For instance, the May $33/$34 reversal spread was last bid at 11 cents, or $11 per pair of contracts. As with the above spreads, this one will assign you CSCO stock if the shares dip below $33 ahead of expiration, or allow you to purchase Cisco for $34 if the shares rally following earnings.
And don’t forget that Cisco pays out a dividend yield of 3.47%.
Dogs of the Dow: General Electric (GE)
While General Electric Company (NYSE:GE) has been around for ages, this final dog is not your father’s GE.

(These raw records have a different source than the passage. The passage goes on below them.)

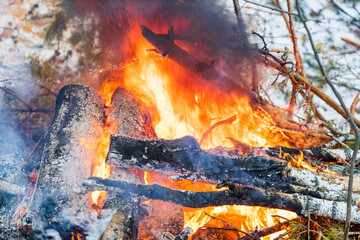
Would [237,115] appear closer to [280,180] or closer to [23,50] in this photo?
[280,180]

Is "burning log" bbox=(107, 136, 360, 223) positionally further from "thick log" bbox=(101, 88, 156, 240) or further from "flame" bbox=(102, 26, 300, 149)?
"flame" bbox=(102, 26, 300, 149)

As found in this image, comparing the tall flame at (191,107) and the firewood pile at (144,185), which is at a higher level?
the tall flame at (191,107)

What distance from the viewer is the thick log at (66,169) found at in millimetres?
1690

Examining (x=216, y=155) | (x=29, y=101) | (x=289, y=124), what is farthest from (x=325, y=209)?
(x=29, y=101)

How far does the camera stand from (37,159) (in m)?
2.30

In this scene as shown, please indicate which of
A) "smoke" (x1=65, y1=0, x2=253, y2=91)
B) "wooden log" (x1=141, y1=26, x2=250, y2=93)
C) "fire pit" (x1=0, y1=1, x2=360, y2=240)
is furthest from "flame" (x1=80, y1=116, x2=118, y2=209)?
"smoke" (x1=65, y1=0, x2=253, y2=91)

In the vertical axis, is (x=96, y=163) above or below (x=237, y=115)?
below

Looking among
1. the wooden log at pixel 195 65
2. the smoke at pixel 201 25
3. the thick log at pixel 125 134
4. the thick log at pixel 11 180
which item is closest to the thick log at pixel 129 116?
the thick log at pixel 125 134

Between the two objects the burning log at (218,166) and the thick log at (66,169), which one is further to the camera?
the burning log at (218,166)

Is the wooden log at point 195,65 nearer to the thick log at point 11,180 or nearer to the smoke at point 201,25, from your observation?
the smoke at point 201,25

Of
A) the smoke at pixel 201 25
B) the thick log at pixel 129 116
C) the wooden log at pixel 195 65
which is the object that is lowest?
the thick log at pixel 129 116

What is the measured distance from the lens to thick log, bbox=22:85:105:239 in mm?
1690

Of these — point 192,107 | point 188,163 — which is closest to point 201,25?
point 192,107

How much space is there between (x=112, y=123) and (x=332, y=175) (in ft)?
5.91
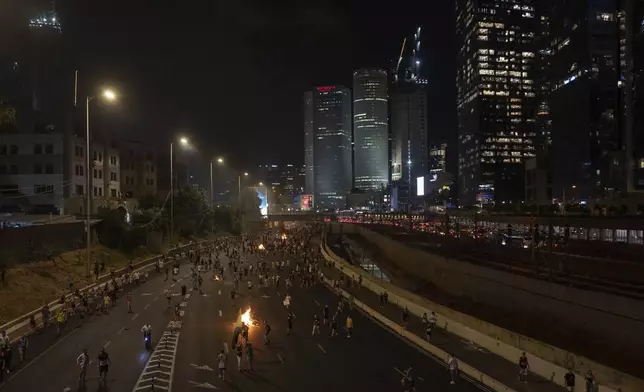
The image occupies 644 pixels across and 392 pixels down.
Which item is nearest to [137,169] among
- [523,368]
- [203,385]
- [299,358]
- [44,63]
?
[44,63]

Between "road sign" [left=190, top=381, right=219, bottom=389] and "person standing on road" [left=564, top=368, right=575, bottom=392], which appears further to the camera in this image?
"road sign" [left=190, top=381, right=219, bottom=389]

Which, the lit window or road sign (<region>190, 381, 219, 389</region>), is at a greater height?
the lit window

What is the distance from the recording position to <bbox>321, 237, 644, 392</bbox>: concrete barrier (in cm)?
1756

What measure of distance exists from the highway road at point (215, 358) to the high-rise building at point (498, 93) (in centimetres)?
16527

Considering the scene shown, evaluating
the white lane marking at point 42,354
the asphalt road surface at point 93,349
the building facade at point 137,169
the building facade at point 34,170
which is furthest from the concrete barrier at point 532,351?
the building facade at point 137,169

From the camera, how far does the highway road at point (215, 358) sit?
19156 mm

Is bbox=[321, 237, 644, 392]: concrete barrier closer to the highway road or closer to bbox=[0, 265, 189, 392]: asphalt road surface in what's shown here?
the highway road

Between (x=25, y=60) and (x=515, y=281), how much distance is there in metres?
66.0

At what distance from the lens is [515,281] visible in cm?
3219

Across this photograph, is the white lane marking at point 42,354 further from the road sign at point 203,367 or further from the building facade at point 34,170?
the building facade at point 34,170

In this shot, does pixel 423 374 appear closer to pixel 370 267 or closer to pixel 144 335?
pixel 144 335

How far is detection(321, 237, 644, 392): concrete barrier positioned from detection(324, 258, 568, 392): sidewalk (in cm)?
30

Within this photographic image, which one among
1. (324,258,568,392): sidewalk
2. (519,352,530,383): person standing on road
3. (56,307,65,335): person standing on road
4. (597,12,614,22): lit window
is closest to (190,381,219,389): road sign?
(324,258,568,392): sidewalk

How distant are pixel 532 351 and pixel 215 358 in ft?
43.1
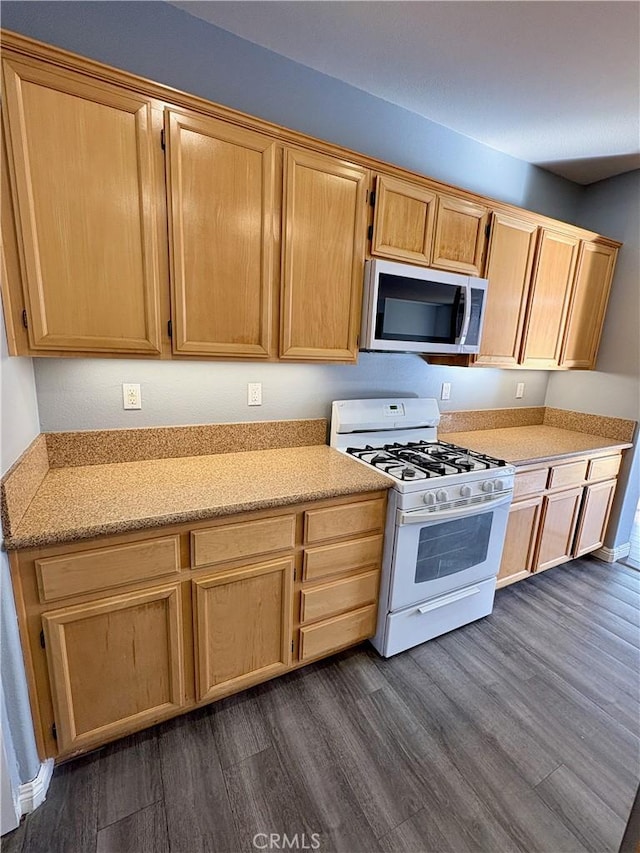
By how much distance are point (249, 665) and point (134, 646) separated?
49cm

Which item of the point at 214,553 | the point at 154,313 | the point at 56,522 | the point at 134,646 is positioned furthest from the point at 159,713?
the point at 154,313

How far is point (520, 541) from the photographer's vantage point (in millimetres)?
2395

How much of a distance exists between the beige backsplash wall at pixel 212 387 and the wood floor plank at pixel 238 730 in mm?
1272

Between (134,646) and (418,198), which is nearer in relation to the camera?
(134,646)

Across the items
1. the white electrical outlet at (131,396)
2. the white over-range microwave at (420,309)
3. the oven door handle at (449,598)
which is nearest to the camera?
the white electrical outlet at (131,396)

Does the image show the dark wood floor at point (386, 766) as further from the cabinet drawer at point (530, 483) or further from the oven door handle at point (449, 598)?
the cabinet drawer at point (530, 483)

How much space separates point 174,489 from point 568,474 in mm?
2411

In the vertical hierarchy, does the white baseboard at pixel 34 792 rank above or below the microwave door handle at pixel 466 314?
below

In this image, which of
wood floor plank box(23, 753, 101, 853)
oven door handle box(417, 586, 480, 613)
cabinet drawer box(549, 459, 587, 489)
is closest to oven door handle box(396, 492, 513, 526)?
oven door handle box(417, 586, 480, 613)

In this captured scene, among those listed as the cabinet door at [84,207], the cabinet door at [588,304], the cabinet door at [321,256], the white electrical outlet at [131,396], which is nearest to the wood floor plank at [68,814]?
the white electrical outlet at [131,396]

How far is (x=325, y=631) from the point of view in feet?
5.74

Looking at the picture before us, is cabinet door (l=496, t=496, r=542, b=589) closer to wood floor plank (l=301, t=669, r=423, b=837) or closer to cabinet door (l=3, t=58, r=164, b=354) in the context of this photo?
wood floor plank (l=301, t=669, r=423, b=837)

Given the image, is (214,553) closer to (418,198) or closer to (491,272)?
(418,198)

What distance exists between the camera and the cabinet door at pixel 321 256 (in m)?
1.60
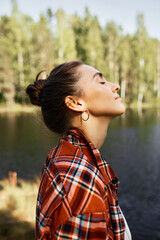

Sure, General Electric pays out a respectable dividend yield of 3.4%, but the company also is in the middle of a transition toward the modern marketplace and has considerable growth prospects. In fact, GE has grown into a market leader in the industrial internet of things, providing IoT solutions for geotracking land surveying, automated worksite monitoring and even autonomous construction solutions. As a result, GE is projecting revenue of $225 billion by 2020.
Now, because the company is in transition toward ramping up revenue in the new IoT market, analysts have come out of the woodwork recently to downgrade GE stock due to cash flow concerns. Admittedly, it’s an unusual position for a long-term growth company like General Electric to find itself in, but growth is still there, and the stock remains a staple for many investors.
If you don’t already own the shares, GE stock’s price weakness offers a perfect opportunity to dive in.
The Trade: Following Friday’s dip, you can rake in 10 cents, or $10 per pair of contracts, from a May $28/$29 reversal spread. What’s more, if selling pressure pushes the shares below $28, you could be assigned GE for $28 per share — a bargain given the stock’s growth potential. And if GE rallies above $29, you can snap them up on the rebound before prices fully recover.
As of this writing, Joseph Hargett did not hold a position in any of the aforementioned securities.